The LED strip programmed in this way can be hidden, for example, by the baseboard or by some protrusion. Also, such a ribbon can provide background lighting, it looks quite interesting and unusual.
Also, the tape can be sent to the floor from a short distance, and thus also achieve a rather interesting effect.
And of course, a piece of tape can be used to illuminate a fireplace or simulate it. And if you remove the bright color from yellow to orange, you get an imitation of smoldering coals.
Since we have RGB tape, we can make any color of fire by itself. You want dead green - so easily!
We need a magically blue fire - no problem!
Then install the program and drivers, as written in the instructions on project page, download and run the firmware.
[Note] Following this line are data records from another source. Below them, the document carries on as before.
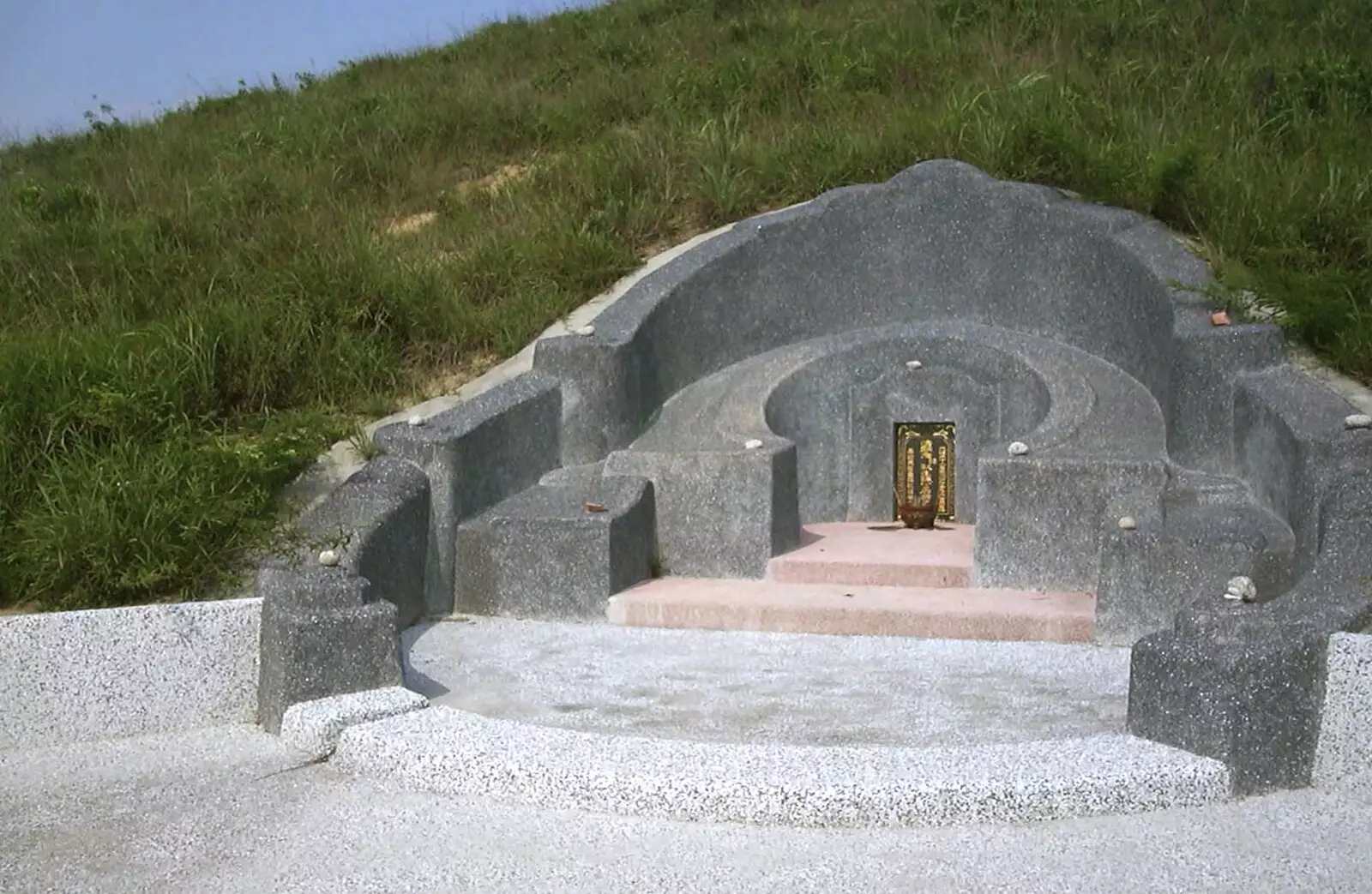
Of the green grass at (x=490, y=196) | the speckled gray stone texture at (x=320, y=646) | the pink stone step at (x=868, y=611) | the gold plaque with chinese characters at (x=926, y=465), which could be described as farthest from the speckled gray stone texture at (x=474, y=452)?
the gold plaque with chinese characters at (x=926, y=465)

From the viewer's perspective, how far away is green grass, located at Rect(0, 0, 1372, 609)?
18.9ft

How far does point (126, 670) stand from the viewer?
4.31 m

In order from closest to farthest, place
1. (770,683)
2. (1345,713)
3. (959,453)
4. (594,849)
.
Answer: (594,849), (1345,713), (770,683), (959,453)

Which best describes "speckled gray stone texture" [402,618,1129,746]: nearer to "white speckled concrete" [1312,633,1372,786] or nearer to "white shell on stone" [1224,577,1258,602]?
"white shell on stone" [1224,577,1258,602]

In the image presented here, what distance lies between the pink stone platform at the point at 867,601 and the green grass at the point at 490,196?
169 centimetres

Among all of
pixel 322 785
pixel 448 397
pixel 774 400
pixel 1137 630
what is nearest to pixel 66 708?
pixel 322 785

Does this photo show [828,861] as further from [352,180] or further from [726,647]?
[352,180]

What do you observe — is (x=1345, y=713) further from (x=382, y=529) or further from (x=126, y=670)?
(x=382, y=529)

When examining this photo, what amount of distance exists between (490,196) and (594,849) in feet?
23.2

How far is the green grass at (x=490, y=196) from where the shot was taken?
575 centimetres

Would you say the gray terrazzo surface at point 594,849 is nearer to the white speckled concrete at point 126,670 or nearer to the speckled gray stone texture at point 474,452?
the white speckled concrete at point 126,670

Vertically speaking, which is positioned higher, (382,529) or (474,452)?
(474,452)

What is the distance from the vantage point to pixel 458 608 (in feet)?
20.7

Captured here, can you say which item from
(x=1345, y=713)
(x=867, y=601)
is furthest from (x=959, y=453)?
(x=1345, y=713)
At the very beginning there are all the necessary settings. With their help, you can fully customize the fire for yourself, namely: color, behavior and the like.
Actually, this was the easiest way to make the LED strip “burn”. Now let's look at more interesting examples. For further work you will need address led strip.
This tape allows you to individually control each of its LEDs and each include one of 16.7 million color shades.
Everything is connected very simply, according to this scheme:
No drivers are needed, but a resistor is recommended. You can do without it, but there is a chance of burnout of the first LED, and if this happens, then the next ones will also not work.
With direct illumination, for example, from under the sofa, you get an excellent hellish sofa with the effect of smoldering coals.
Also, such a tape can be shoved into a regular light profile and use as an independent element of the interior.
It looks pretty good, agree, but let's still try to achieve individual flames.
We will leave the algorithm the same. We break the tape into zones of different widths, each zone will have its own random process. To make this process even more similar to a real flame, we will fill the zones from the edges to the center, gradually increasing our random value to its current value. Also in the process of “burning”, the size of the zones should also change randomly.
This is how it looks:
Now let's look at another interesting random process called Perlin noise, which Ken Perlin came up with in 1983.
Perlin's noise allows you to create a random smoothed distribution of the magnitude in any number of dimensions. The well-known cloud filter in Photoshop is an example of two-dimensional Perlin noise.
But Perlin’s three-dimensional noise makes it possible to generate, for example, a mountainous landscape, moreover, to generate it very randomly and endlessly, and at the same time practically without creating a load on computer components, since the algorithm there is not very computationally expensive.
The action plan is as follows: first, create a two-dimensional Perlin noise region and move along it in a certain way, scanning the line of pixels and outputting it to the LEDs.
The algorithm as mentioned above is not very complicated and Arduino calmly deal with him.The result is such a very cool effect, as smooth as possible, random, and already very similar to the real flame with end lighting.
With direct lighting, it looks like this:
But all these were fire algorithms for one tape. And what about sticking the tape in a zigzag pattern and trying to make two-dimensional fire on the matrix?
Such matrices can be bought from the Chinese. Above the matrix we place a diffuser and glass tinted with automotive film, that is, this is a real amolead ultra-low resolution display.
By the way, it looks pretty realistic. See the author’s original video for more details:
That's all. Thank you for attention. See you soon!